QUOTED TEXT:
Type Size Description
[uuid] 16 UUID in standard binary format (big-endian)

Internet Address

Type Format Description
[inet] [byte] size + address bytes IPv4 (4 bytes) or IPv6 (16 bytes)
[inetaddr] [inet] + [int] port Address with port number

Consistency Level

Type Size Description
[consistency] 2 Consistency level as unsigned short

String Collections

Type Format Description
[string list] [short] count + repeated [string] List of strings
[string map] [short] count + repeated ([string] key + [string] value) String-to-string map
[string multimap] [short] count + repeated ([string] key + [string list] values) String-to-string-list map
[bytes map] [short] count + repeated ([string] key + [bytes] value) String-to-bytes map

Frame Format

All protocol communication consists of frames. Each frame has a fixed 9-byte header followed by a variable-length body.

Frame Header (9 bytes)

Byte:     0         1         2         3         4         5         6         7         8
       +----------+----------+----------+----------+----------+----------+----------+----------+----------+
       | version  |  flags   |       stream_id     |  opcode  |                length                     |
       +----------+----------+----------+----------+----------+----------+----------+----------+----------+
       |  1 byte  |  1 byte  |       2 bytes       |  1 byte  |                4 bytes                    |
Offset Field Size Description
0 version 1 byte Protocol version with direction bit
1 flags 1 byte Frame flags
2-3 stream 2 bytes Stream identifier (big-endian)
4 opcode 1 byte Message type
5-8 length 4 bytes Body length in bytes (big-endian)

Version Byte

Bit 7 (MSB): Direction
    0 = Request (client → server)
    1 = Response (server → client)

Bits 6-0: Protocol version number

Examples:

Hex Value Binary Meaning
0x03 0000 0011 Request, protocol v3
0x83 1000 0011 Response, protocol v3
0x04 0000 0100 Request, protocol v4
0x84 1000 0100 Response, protocol v4
0x05 0000 0101 Request, protocol v5
0x85 1000 0101 Response, protocol v5

Frame Flags

Bit Flag Description Versions
0 COMPRESSION Body is compressed All
1 TRACING Request: enable tracing; Response: tracing ID included All
2 CUSTOM_PAYLOAD Custom payload map included v4+
3 WARNING Response contains warning messages v4+
4 USE_BETA Enable beta protocol features v5+
5-7 Reserved Must be zero -

Flag combinations: Multiple flags may be set. When COMPRESSION is set, all other frame body processing occurs after decompression.

Stream Identifier

The stream ID enables request-response multiplexing:

  • Range: 0 to 32767 (signed 16-bit, but negative values reserved)

EXERCISE INSTRUCTIONS:
a) Answer these questions about the protocol specification:
(i) How many bytes long is the fixed frame header?
(ii) Which bit of the version byte indicates direction?
(iii) What range does the stream ID cover?
b) Which types does the protocol specification list under "String Collections"?

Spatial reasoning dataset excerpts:
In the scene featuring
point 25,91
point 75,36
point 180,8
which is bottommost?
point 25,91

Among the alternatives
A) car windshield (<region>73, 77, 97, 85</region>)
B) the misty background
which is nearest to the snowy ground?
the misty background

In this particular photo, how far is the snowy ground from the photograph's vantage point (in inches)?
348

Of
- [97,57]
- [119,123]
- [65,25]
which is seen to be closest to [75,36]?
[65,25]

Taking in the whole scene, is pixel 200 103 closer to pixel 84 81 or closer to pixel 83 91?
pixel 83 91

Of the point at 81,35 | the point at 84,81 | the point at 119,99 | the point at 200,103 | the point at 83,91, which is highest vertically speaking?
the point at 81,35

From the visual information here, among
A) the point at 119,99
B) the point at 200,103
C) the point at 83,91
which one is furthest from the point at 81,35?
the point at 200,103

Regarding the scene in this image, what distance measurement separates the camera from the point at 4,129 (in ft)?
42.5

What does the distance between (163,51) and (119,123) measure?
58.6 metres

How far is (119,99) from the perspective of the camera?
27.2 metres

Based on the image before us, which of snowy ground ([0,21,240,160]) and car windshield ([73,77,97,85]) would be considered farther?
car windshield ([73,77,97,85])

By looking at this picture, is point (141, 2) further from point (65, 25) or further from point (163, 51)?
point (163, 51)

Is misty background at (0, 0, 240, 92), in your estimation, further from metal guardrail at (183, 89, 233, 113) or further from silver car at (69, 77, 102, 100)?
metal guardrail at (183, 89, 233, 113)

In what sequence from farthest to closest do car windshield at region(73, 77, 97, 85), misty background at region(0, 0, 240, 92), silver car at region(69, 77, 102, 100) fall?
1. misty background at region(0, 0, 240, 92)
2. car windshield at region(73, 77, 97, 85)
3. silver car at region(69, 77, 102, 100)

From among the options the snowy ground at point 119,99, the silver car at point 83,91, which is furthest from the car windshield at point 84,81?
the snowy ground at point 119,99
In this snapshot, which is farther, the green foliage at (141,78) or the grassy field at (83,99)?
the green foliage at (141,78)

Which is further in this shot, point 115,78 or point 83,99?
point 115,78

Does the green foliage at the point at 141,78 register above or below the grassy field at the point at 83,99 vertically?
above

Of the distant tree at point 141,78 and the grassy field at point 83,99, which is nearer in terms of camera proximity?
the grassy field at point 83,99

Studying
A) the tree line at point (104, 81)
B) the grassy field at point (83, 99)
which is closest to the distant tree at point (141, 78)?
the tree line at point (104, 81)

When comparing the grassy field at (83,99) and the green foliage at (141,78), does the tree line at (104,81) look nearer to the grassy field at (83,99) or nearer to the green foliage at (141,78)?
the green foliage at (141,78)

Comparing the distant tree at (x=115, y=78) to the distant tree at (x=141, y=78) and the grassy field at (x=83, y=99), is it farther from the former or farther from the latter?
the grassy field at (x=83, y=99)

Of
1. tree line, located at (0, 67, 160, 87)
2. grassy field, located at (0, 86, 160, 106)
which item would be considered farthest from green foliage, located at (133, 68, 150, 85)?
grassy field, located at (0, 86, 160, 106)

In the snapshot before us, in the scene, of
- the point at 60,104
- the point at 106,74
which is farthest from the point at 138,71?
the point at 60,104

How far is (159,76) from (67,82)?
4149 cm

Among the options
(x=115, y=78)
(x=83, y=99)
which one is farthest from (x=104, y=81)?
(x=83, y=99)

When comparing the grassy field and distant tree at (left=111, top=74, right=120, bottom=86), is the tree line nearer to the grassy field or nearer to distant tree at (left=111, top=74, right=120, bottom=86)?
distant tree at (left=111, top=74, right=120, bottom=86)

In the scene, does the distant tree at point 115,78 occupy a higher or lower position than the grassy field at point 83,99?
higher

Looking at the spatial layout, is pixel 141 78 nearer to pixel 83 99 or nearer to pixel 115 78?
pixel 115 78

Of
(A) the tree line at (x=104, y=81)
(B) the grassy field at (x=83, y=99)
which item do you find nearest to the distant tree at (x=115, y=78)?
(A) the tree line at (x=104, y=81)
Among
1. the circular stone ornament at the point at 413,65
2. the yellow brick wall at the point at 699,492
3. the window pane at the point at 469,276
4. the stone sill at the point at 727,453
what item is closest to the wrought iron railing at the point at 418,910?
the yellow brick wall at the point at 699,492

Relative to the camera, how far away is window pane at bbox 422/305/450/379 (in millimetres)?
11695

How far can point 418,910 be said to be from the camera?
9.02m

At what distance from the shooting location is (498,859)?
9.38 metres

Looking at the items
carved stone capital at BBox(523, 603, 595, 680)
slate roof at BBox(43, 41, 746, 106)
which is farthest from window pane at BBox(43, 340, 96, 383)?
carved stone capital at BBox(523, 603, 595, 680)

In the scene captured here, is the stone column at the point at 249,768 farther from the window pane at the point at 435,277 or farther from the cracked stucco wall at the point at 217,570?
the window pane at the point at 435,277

RESPONSES:
a)
(i) 9 bytes
(ii) Bit 7 (MSB)
(iii) 0 to 32767

b) [string list], [string map], [string multimap], [bytes map]